As definições de fascismo nunca foram atualizadas. Desde o começo do século 20 elas são as seguintes: a) culto à personalidade; b) uso estatal da força e da violência; c) discurso de ódio contra minorias; d) simpatia ao conservadorismo e nacionalismo e e) um tiquinho não-tão-pequeno assim de apoio de populares frustrados com a política. E é isso o que temos assistido no Brasil, sobretudo no debate dos candidatos à presidência da República.

Mas como uma imprensa livre — que é o campo no qual trabalhamos aqui na VICE Brasil — só funciona de verdade em uma democracia plena, juntamos aqui umas dicas para que você mostre para o seu amigo ou familiar que votar em Jair Bolsonaro (PSL), líder das pesquisas de intenção de voto, é o pior que podemos fazer com nossa liberdade de expressão e com o país. Abaixo, explicamos por quê.

Apoiar Bolsonaro não é ser rebelde

Talvez a ideia de que o PT seja o dono do status-quo faça algum sentido levando em consideração que a sigla ficou 13 anos no comando do governo federal e saiu com uma baixíssima popularidade devido à crise econômica e às denúncias de corrupção. Bolsonaro tenta se vender como a antítese disso ao se posicionar como paladino da honestidade e contrário às pautas identitárias, que avançaram não somente nos governos Lula e Dilma, mas também de forma global no mesmo período.

Mas ele não é. O presidenciável é acusado de ter uma funcionária fantasma em seu gabinete, admitiu que seu partido à época (o PP) teria recebido propina da JBS por seu intermédio, além de ter usado o auxílio-moradia mesmo tendo imóvel próprio em Brasília e é uma metralhadora de ofensas para o lado dos mais fracos. Ele mesmo já disse publicamente que governará para as maiorias, não para as minorias. Isso não é algo democrático, como alguns de seus defensores tentam argumentar. É excludente.

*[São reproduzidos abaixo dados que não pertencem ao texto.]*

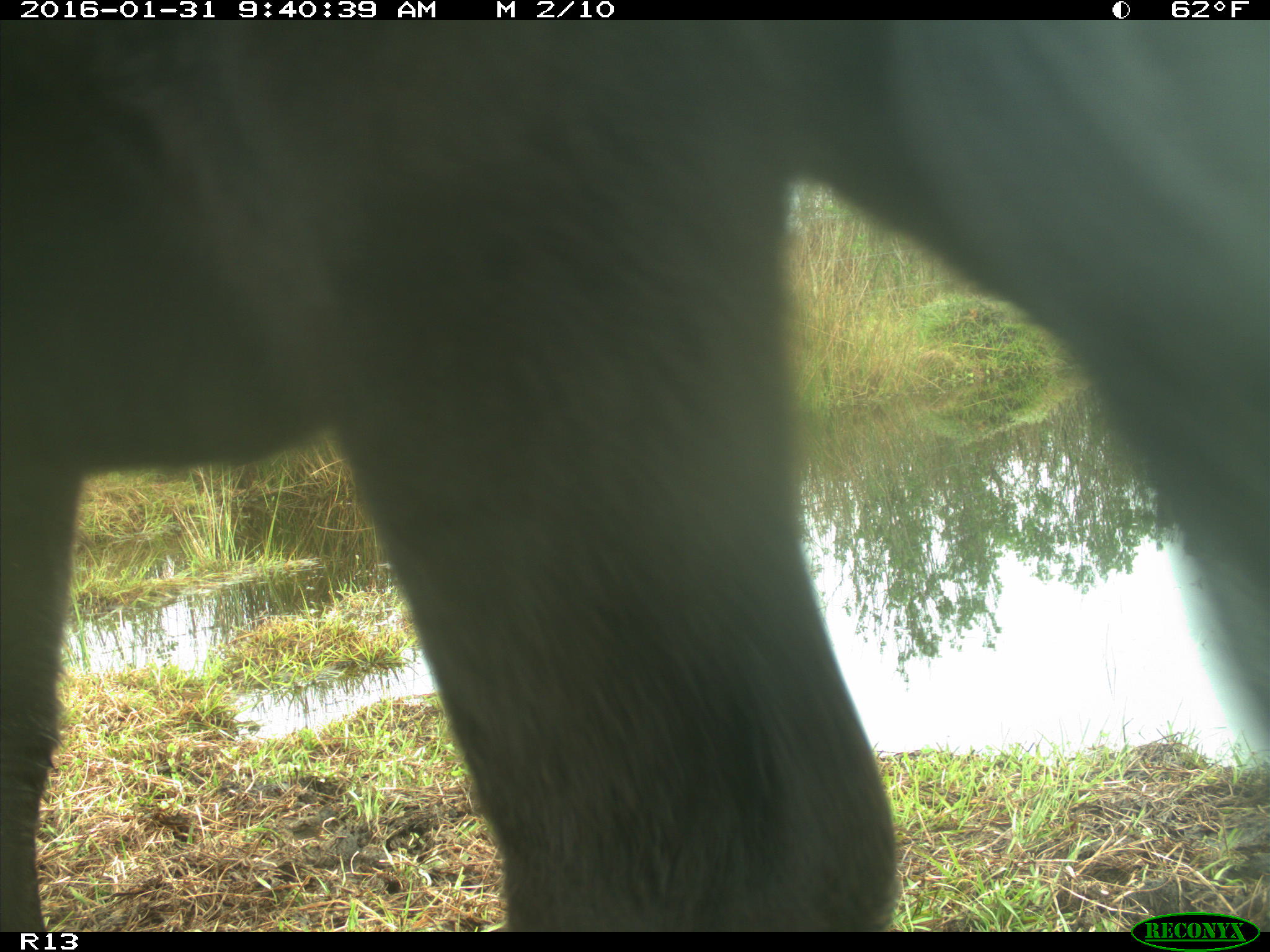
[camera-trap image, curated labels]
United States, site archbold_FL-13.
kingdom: Animalia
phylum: Chordata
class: Mammalia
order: Artiodactyla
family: Bovidae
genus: Bos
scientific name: Bos taurus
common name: domestic cow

O que é mais curioso: em um dos vídeos que registram o esfaqueamento de Bolsonaro, um garoto aparece com uma camiseta do Nirvana, banda conhecida pela rebeldia, proximidade com movimento feminista e questionamentos das regras sociais. Lembramos, então, uma celebrada frase do Kurt Cobain, que veio a público após publicação de seus diários: “Se um de vocês de alguma maneira odeia homossexuais, pessoas de outras raças ou mulheres, por favor — nos deixe em paz! Não vá aos nossos shows e não compre nossos discos.”

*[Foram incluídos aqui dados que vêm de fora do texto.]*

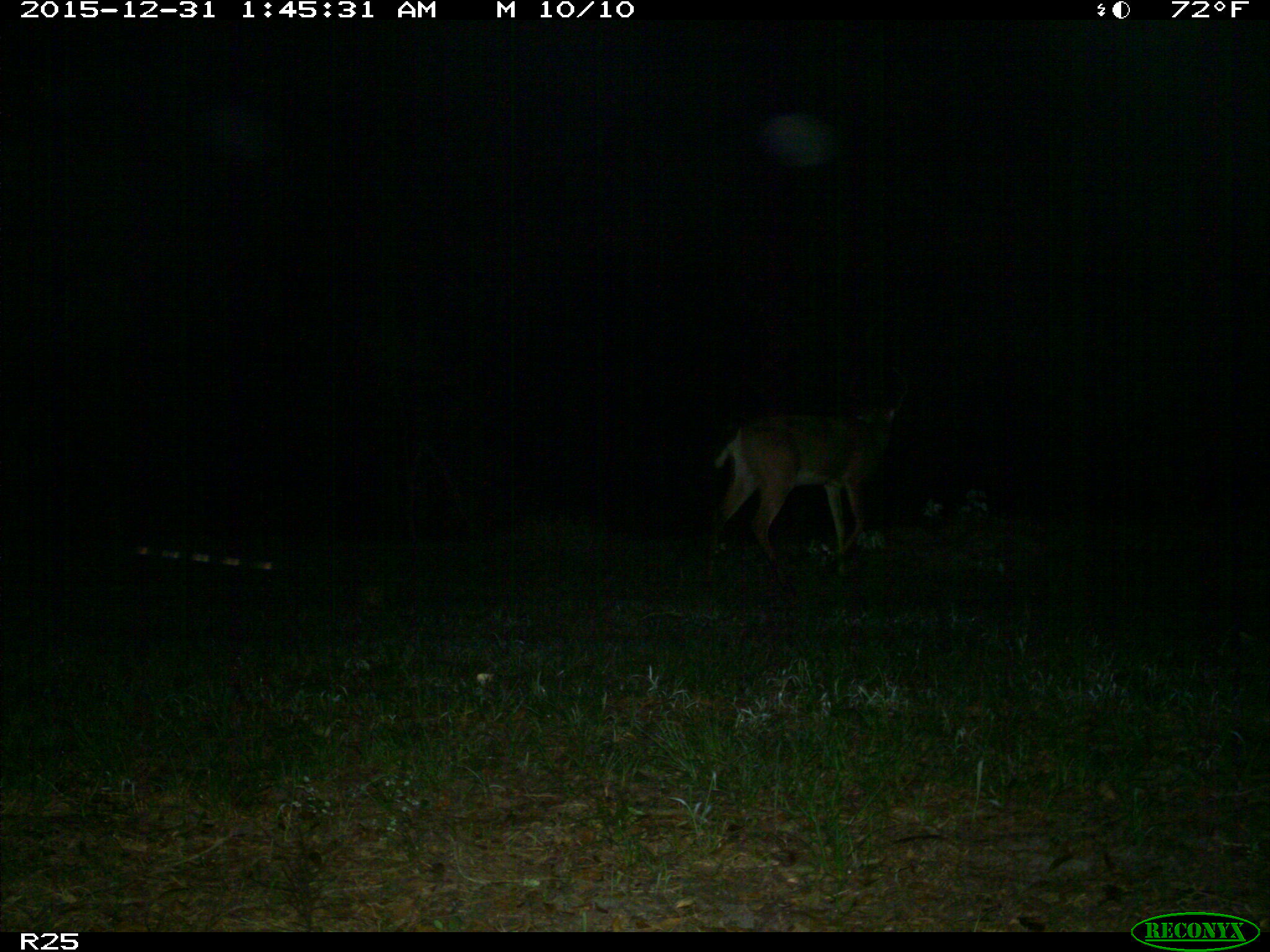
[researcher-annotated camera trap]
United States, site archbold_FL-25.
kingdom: Animalia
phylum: Chordata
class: Mammalia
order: Artiodactyla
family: Cervidae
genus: Odocoileus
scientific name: Odocoileus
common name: deer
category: unidentified deer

#EleNão sabe nada de economia

O presidente da República lida com prioridades sociais e orçamentárias. Apoiar um candidato que, em um momento de crise, se orgulha de ser um ignorante nesta área, parece uma escolha pouco racional para superar a crise. Assessor econômico de Bolsonaro e virtual ministro da Fazenda em caso de eleição, Paulo Guedes é chamado de “Posto Ipiranga” pelo político: é onde ele pergunta qualquer coisa. Guedes inclusive convenceu Bolsonaro a mudar várias de suas pautas em direção ao liberalismo e, pelo que deixa transparecer na imprensa, esquece de combinar algumas pautas polêmicas com seu candidato. Enquanto o presidenciável do PSL estava internado, o Posto Ipiranga Guedes comentou com investidores que pretendia criar um novo imposto nos moldes do que era o CPMF — uma cobrança que incidia sobre todas as movimentações bancárias. Não é preciso dizer que há um forte cheiro de amadorismo aí. Como se isso não bastasse, baluartes do liberalismo econômico global como a revista inglesa The Economist e a agência de risco S&P não compraram o papo de Guedes e alertaram para o risco de uma possível vitória de sua chapa. Isso significa que, se o seu amigo é tarado por um liberalismo econômico, não tem qualquer razão para votar na sigla do militar da reserva. Diga pra ele chamar o Amoêdo ou o Meirelles.

Todas as pessoas merecem respeito

Respeitar as diferenças é o certo a se fazer do ponto de vista das leis, ético, da Bíblia e muito provavelmente foi o que seus pais te ensinaram. Sair chamando refugiado de “escória do mundo”, gritar, durante entrevista, que a repórter é “idiota”, que uma mulher não merece ser estuprada por ser muito feia, defender o fuzilamento de desafetos e garantir que daria uma surra se um dos filhos demonstrasse ser gay não são falas esperadas de ninguém, muito menos de um legislador. Ele foi o único presidenciável a não fazer uma declaração pública sobre o assassinato da vereadora carioca Marielle Franco e seu motorista Anderson Gomes.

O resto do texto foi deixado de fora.